RNA from primary dermal fibroblasts from 2 patients (V.I (F1) and V.5 (F1)), and 2 unrelated wild types (WT1 and WT2) was extracted using the RNeasy Mini Kit (Qiagen). After measuring RNA quantity and integrity using the Agilent Bioanalyzer 2100 (Agilent Technologies), libraries were sequenced on a Illumina HiSeq/Novaseq sequencer. Reads were aligned to the GRCh38.p12 human reference genome using STAR v2.5.3a (Dobin et al, 2013) with default parameters in paired-end mode.
For differential gene expression analysis, we quantified the transcript abundance of the annotated genes from GENCODE v28 (Frankish et al, 2019) using HTSeq v0.11.4 (Anders et al, 2015) in “union” mode. Significant changes between the conditions were tested using DESeq2 v1.25.4 (Love et al, 2014).
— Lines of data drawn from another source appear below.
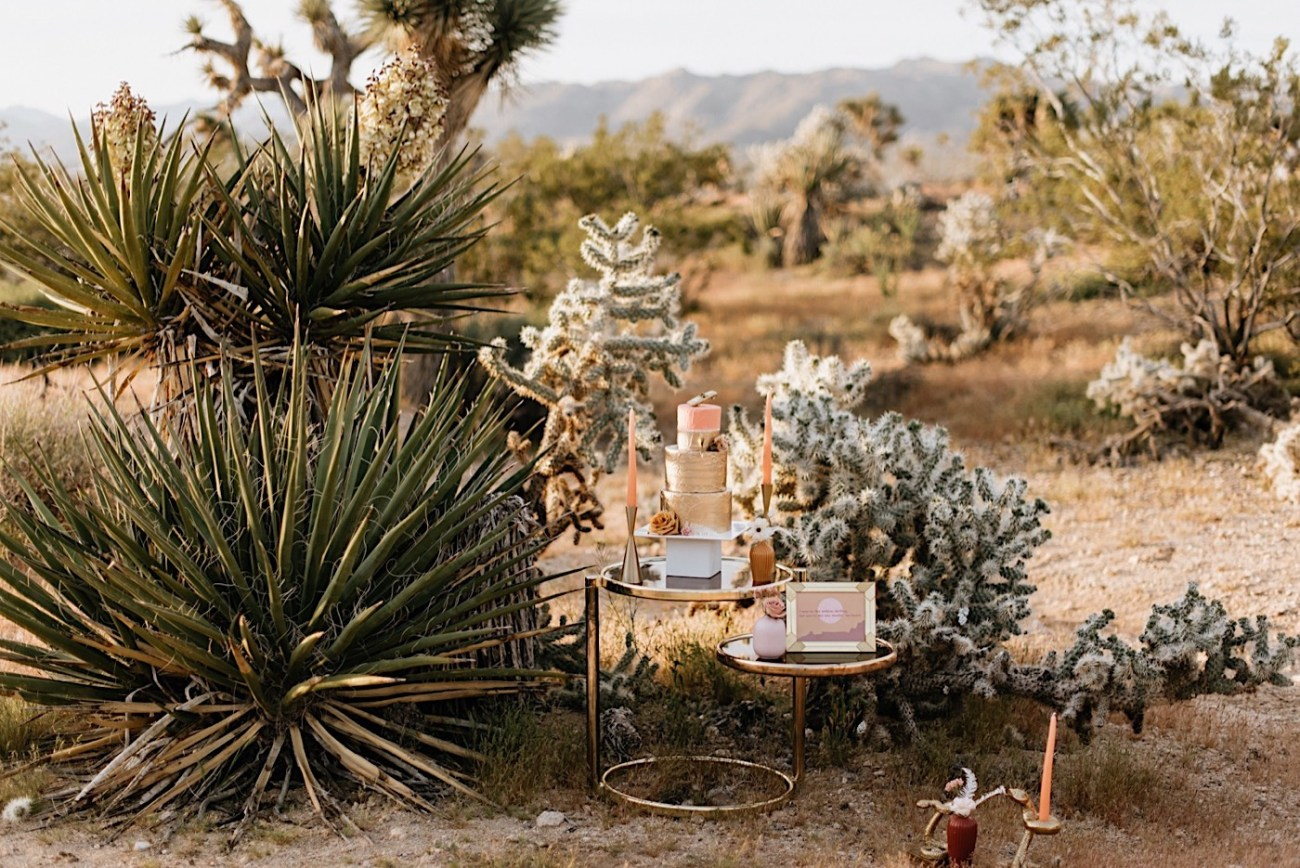 Joshua Tree Same Sex Wedding Joshua Tree Wedding Photographer Palm Springs Wedding Photographer 01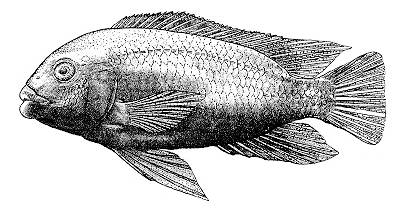 Petrotilapia chrysos, holotype; figure from Stauffer & van Snik (1996)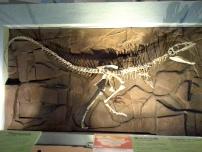 恐龍廳 - 獸腳亞目 (Theropod)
We defined genes as significantly dysregulated when they had an FDR adjusted P-value of <0.05. For alternative splicing analysis, we focused on alternative exon inclusion and exclusion events between wild-type and patient samples. After read mapping, we identified all exons from GENCODE v28 annotation (Frankish et al, 2019) showing an “exon inclusion level” difference of at least 10% using rMATs v3.1.0 (Shen et al, 2014). The “exon inclusion level” of an exon describes the fraction of reads accounting for the inclusion of the exon. We defined alternative exon usage as an event between conditions with a significant (FDR < 0.05) difference in the “exon inclusion level”. Splicing events that were supported by less than 5 reads were excluded.
For spike-in NET-seq (SI-NET-seq), 15 × 106 primary dermal fibroblasts were mixed with 3 × 106 murine NIH 3T3 cells. Murine NIH 3T3 cells served as spike-in controls. The cells were tested negative for mycoplasma. All subsequent steps of the SI-NET-seq experiments were performed as recently described (Arnold et al, 2021) with the following modification. For reverse transcription of nascent RNAs, the SuperScript IV Reverse Transcriptase (ThermoFisher) was used.
Processing of SI-NET-seq data was performed as previously described (Arnold et al, 2021) with some modifications. Briefly, adaptor sequences and unique molecular identifiers (UMIs) were trimmed by cutadapt v2.4 (Martin, 2011) and a custom python script, which preserves information of UMI sequences for the corresponding reads. The obtained reads were aligned to a joined reference genome from human GRCh38.p12 and mouse GRCm38.p6 using the STAR v2.5.3a aligner (Dobin et al, 2013). For uniquely mapped reads, the position corresponding to the 3′-end of the nascent RNA fragment was recorded. We excluded reads that originated from reverse transcription mispriming and from PCR duplication using the UMI sequence information as described previously (Gajos et al, 2021). Additionally, sequenced splicing intermediates were excluded. We masked regions that were transcribed by Pol I and III, as well as loci of short chromatin-associated RNAs, which were extracted from annotations in GENCODE v28/v29 (Frankish et al, 2019; mouse: M18 and M22), RefSeq v109 (O'Leary et al, 2016), miRBase v22.1 (Kozomara et al, 2019) and the UCSC's RepeatMasker (Jurka et al, 2005). In the final step of data processing, we split the spiked-in mouse observations from sample observations.
We statistically tested the significance of changes in the Pol II occupancy. First, we quantified the Pol II occupancy at actively transcribed genes using SI-NET-seq data. Active genes had a calculated TPM value of at least one using RSEM v1.3.1 (Li & Dewey, 2011) quantifications from wild-type RNA-seq data. Second, we tested for significant changes in the Pol II occupancy using DEseq2 v1.25.4 (Love et al, 2014). For data normalization, we calculated the “Relative Log Expression” on Pol II occupancy measurements from spiked-in mouse cells. Quantification of Pol II occupancy in mouse was calculated as for sample observations. To define actively transcribed genes, we used RNA-seq data available for NIH3T3 mouse cells (ENCODE: ENCSR000CLW) (Davis et al, 2018). Changes in the Pol II occupancy at genes with an FDR adjusted P-value of 0.05 or smaller were considered significant.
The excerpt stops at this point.